A similarly assertive aroma, resembling the Riesling, is in play with the Fero Grüner Veltliner 2012 ($14). Good acidity, mild spice and a dry, extended finish are the story lines here, along with sly flavors of lemon. Another food-capable wine.
“The reds are more challenging,” Zaleski told me. “We are progressing in our pursuit of a winemaking style that reflects what we grow (but) it will just take longer.” The Fero Estate Lemberger 2012 ($22) showed the prettiest nose of the bunch, with just a hint of funk and black pepper. Also known as Blaufränkisch, the thick-skinned Lemberger takes its time to ripen in the vineyard. This well-made Fero displays a deep burgundy color and medium body. Satisfying and savory, there are complex flavors running the gamut from stewed prunes and smokiness to light spice. Low-key tannins frame the somewhat thin finish. I craved stew as I sipped it, yet a wood-smoked pork loin would match ideally.
Fero’s wines are sold at the vineyard in Lewisburg and can be shipped within the state. It’s worth noting that the bottles I sampled featured synthetic corks — if you care about that kind of thing.

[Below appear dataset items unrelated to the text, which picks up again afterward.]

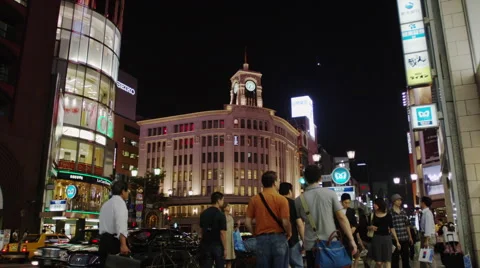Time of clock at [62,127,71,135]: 7:37
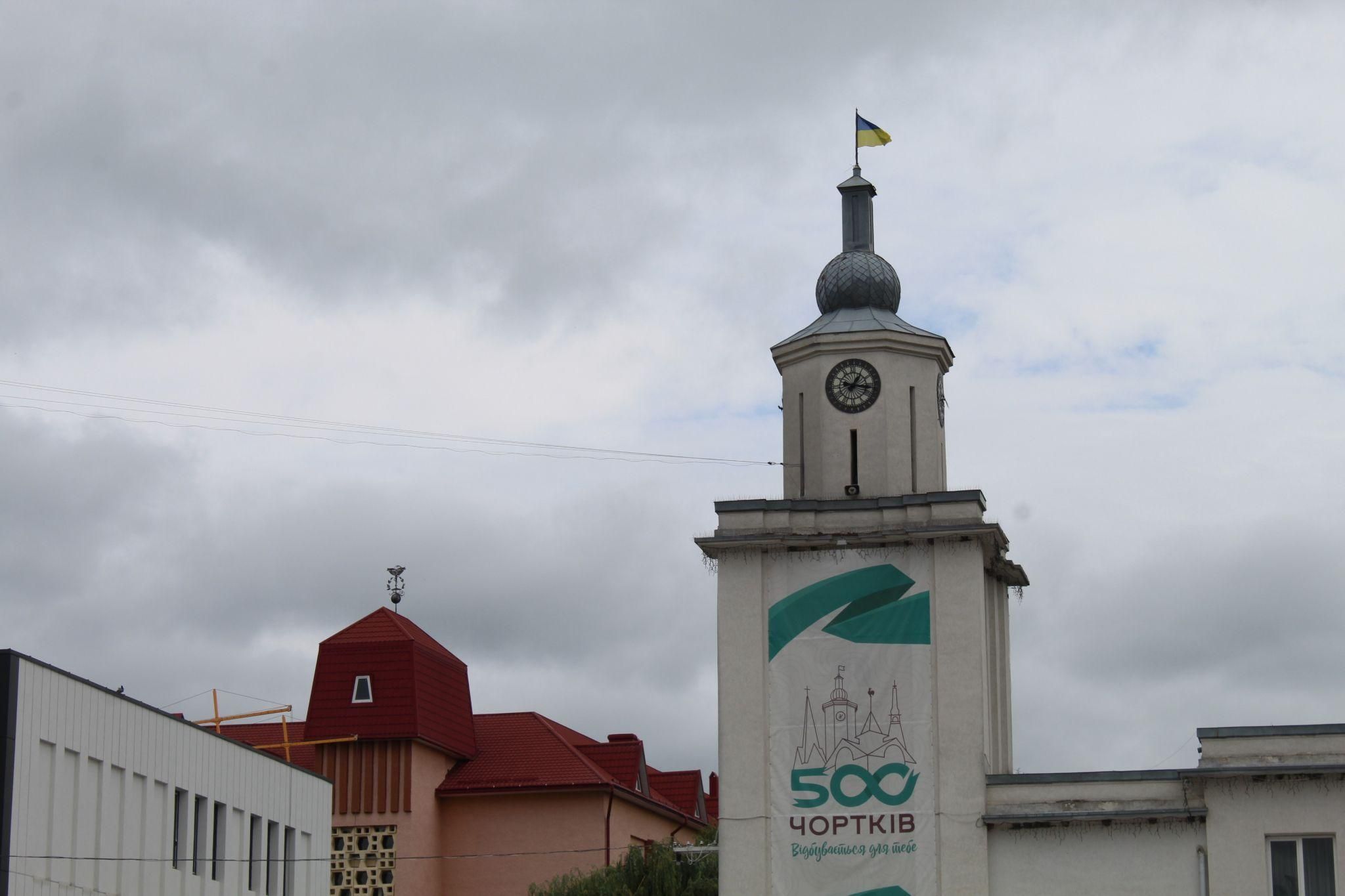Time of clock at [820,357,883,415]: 1:16
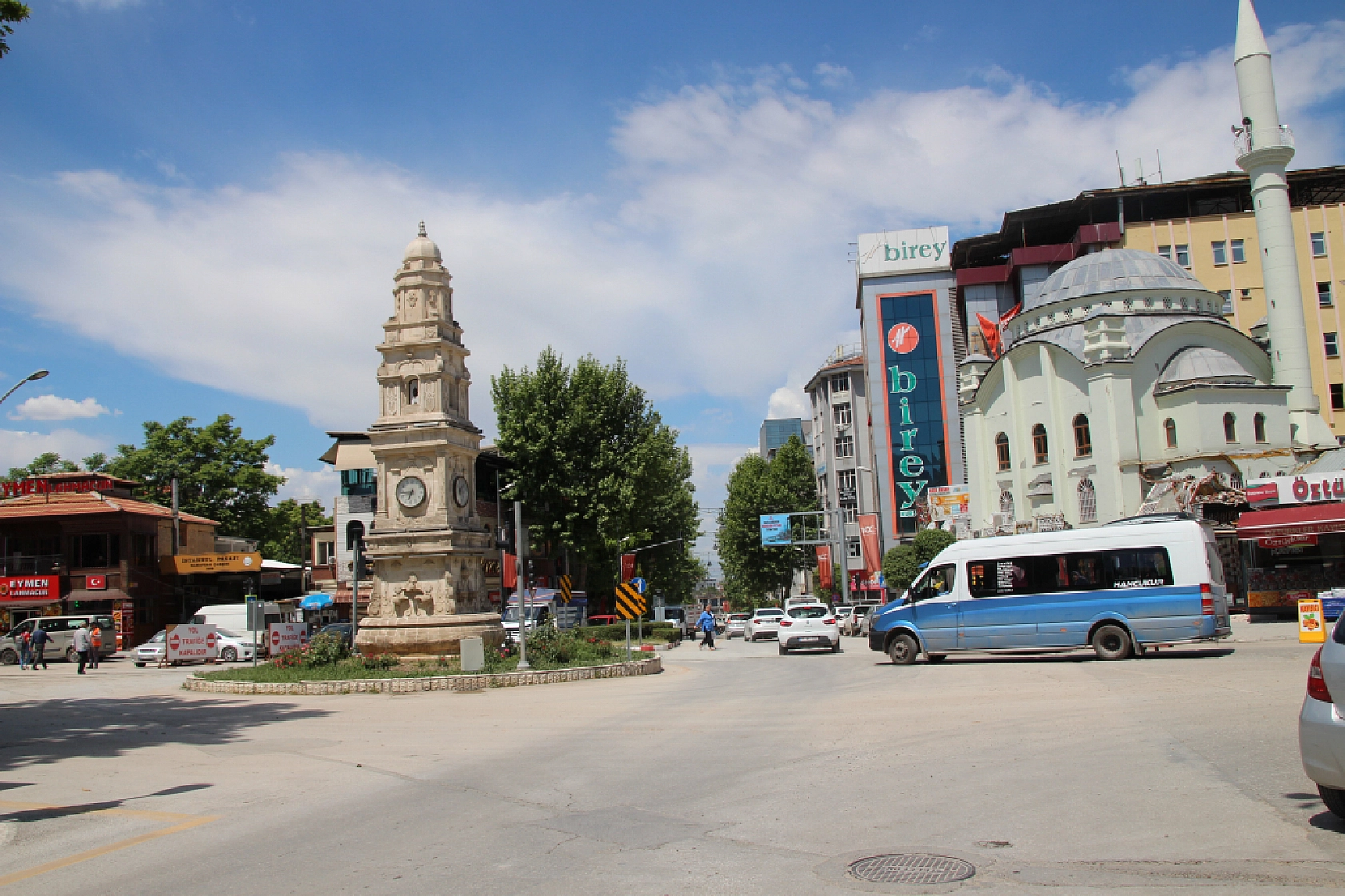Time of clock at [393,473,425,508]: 6:43
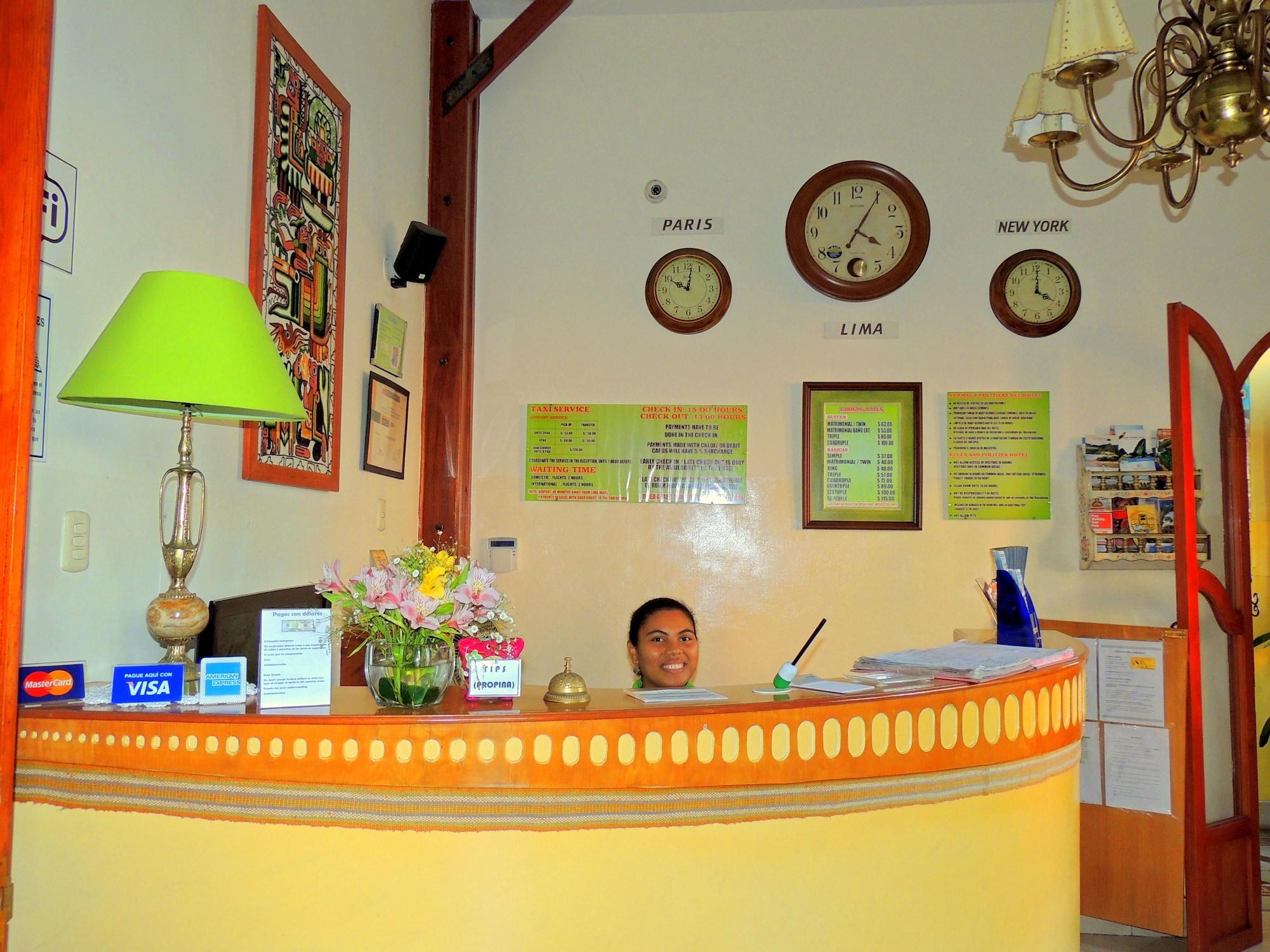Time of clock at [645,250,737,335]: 10:01
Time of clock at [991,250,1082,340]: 4:00
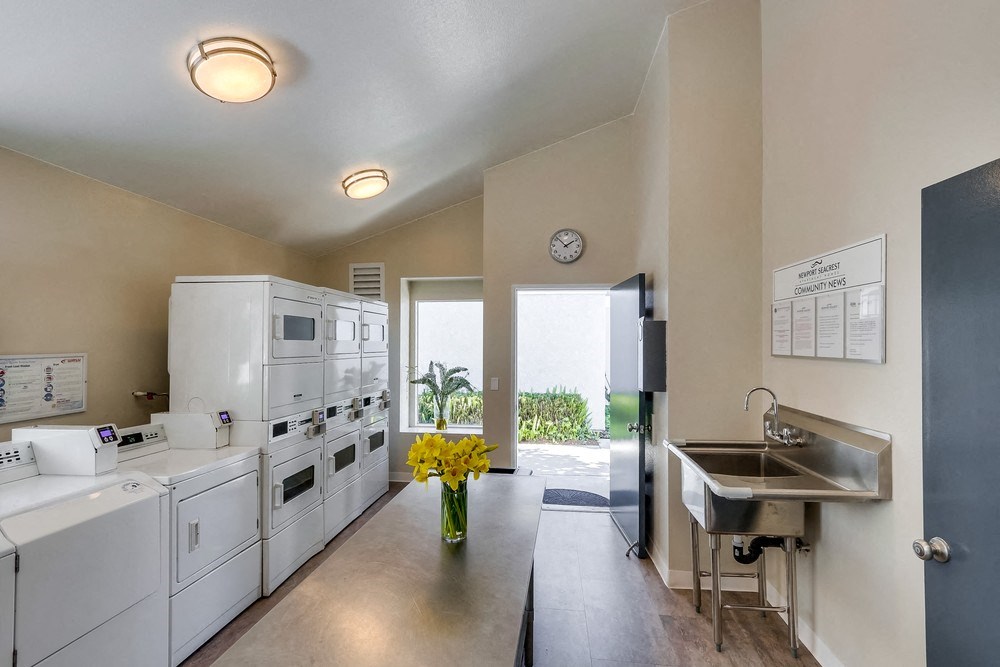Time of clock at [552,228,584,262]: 1:52
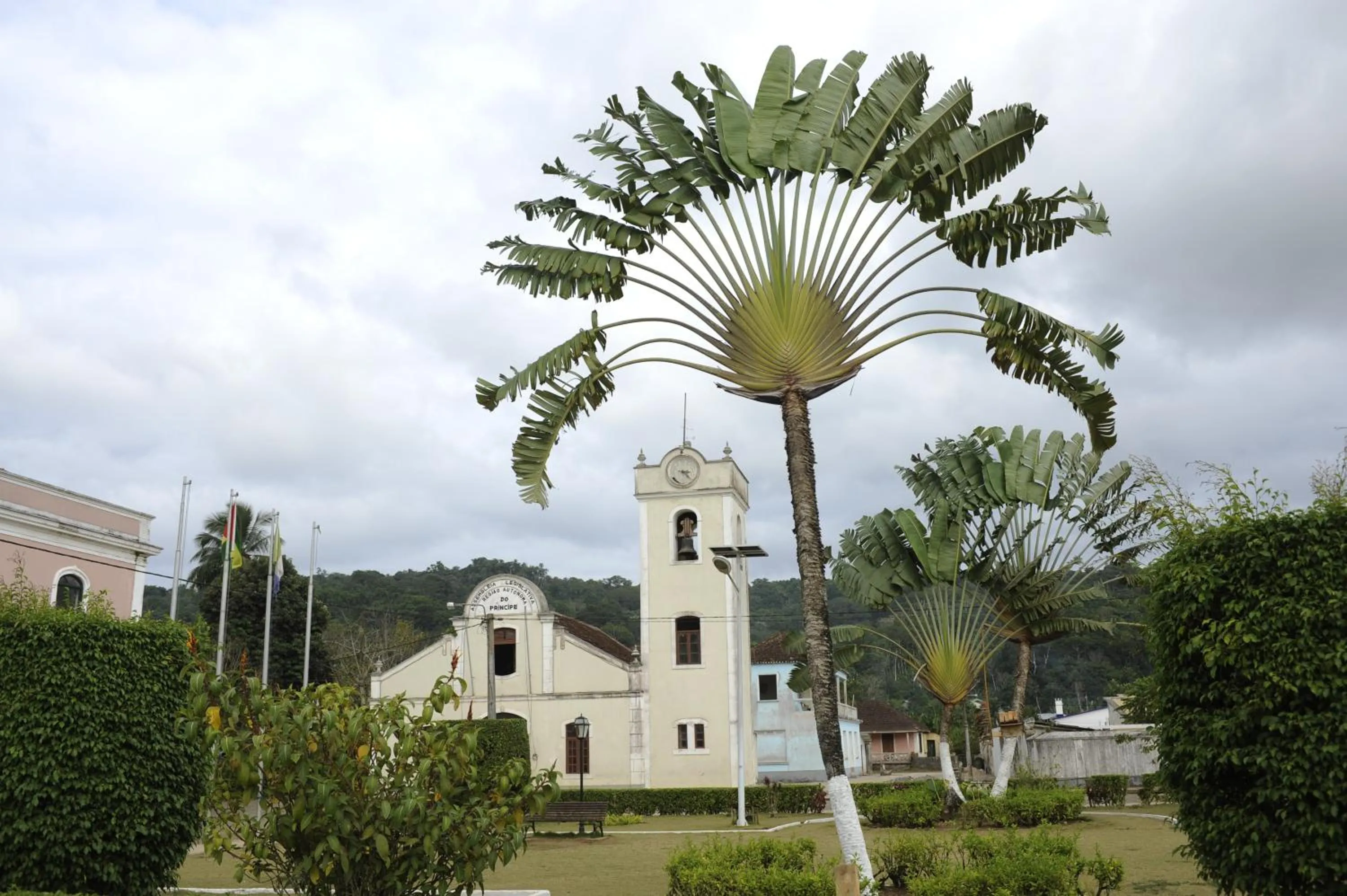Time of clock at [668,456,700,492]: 3:22
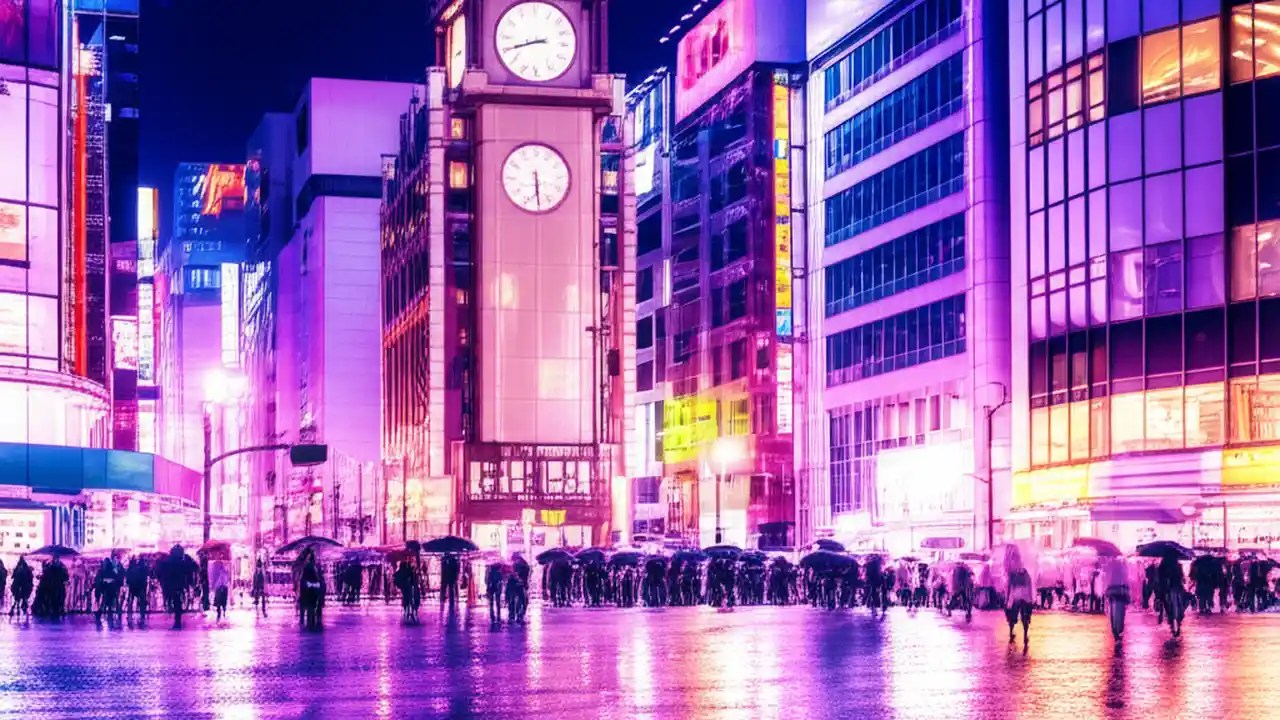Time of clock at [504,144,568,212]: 5:29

Yes, Zaleski and crew may have some work ahead of them but you would be well served by tracking their progress. An obvious trait of the whites, in particular, is quality fruit, telling me the proper work is being done in the vineyard. They are an antidote to flabby wines in that they’re expressive of origin, lightly fruity and stony, lower in alcohol and delicate without being flimsy. All the more impressive considering the immaturity (three years) of their parent vines. I expect more from Fero’s development with added age and deeper roots.